Si hiciese falta un recordatorio de lo que sucede cuando no conseguimos
planear ni proteger el futuro a largo plazo de nuestro planeta, podemos
escucharlo en las llamadas de socorro de esos 13 millones de almas.
Y si hay una palabra que tendría que estar en labios de todos
los asistentes a esta cumbre, un concepto que encarna todo lo que esperamos
alcanzar aquí en Johannesburgo, es la palabra "responsabilidad".
Responsabilidad ante los demás -pero sobre todo los pobres, los
vulnerables y los oprimidos- en su condición de miembros de una
sola familia humana.
Responsabilidad para con nuestro planeta, cuya generosidad constituye
el fundamento mismo del bienestar y el progreso humanos.

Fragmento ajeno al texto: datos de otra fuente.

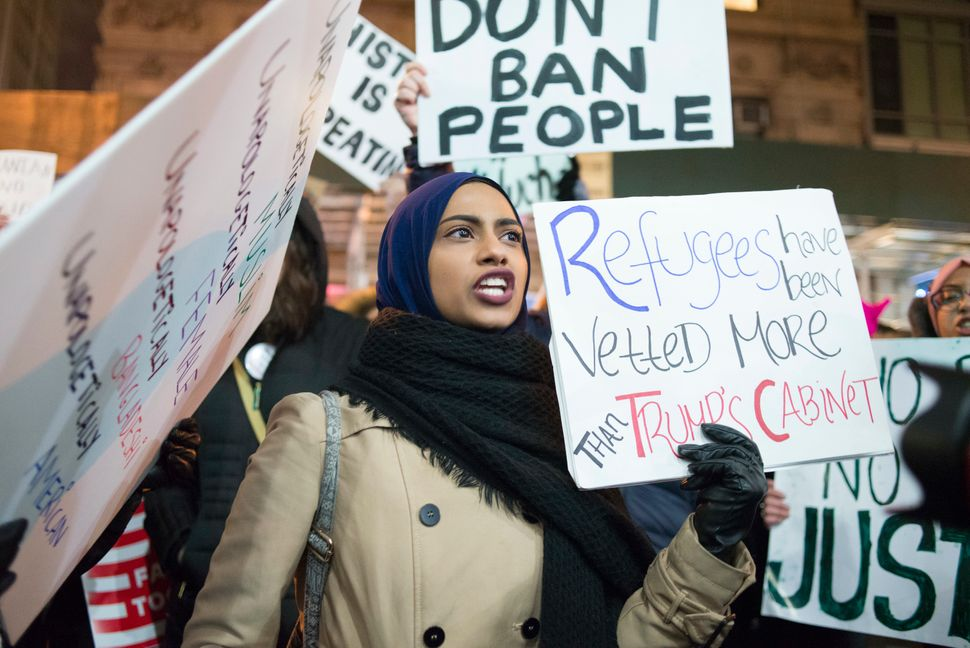 A woman in the crowd chants in opposition to the Muslim Ban in New York City on Feb. 11, 2017.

Y, sobre todo, responsabilidad hacia el futuro: hacia nuestros hijos
y los hijos de éstos.
En el decenio último, en conferencias y reuniones en la cumbre
como ésta, el mundo ha elaborado un plan de amplio alcance con
miras a un siglo XXI estable y próspero. Esta cumbre, al igual
que las precedentes de Estocolmo y Río de Janeiro, que constituyeron
verdaderos hitos, tiene por tema un elemento fundamental de ese plan:
las relaciones entre los seres humanos y el medio natural.
Recurrimos al medio natural en busca de alimentos y combustible y de
las medicinas y materiales de que dependen nuestras sociedades.
Lo consideramos un reino de belleza y de sustento espiritual.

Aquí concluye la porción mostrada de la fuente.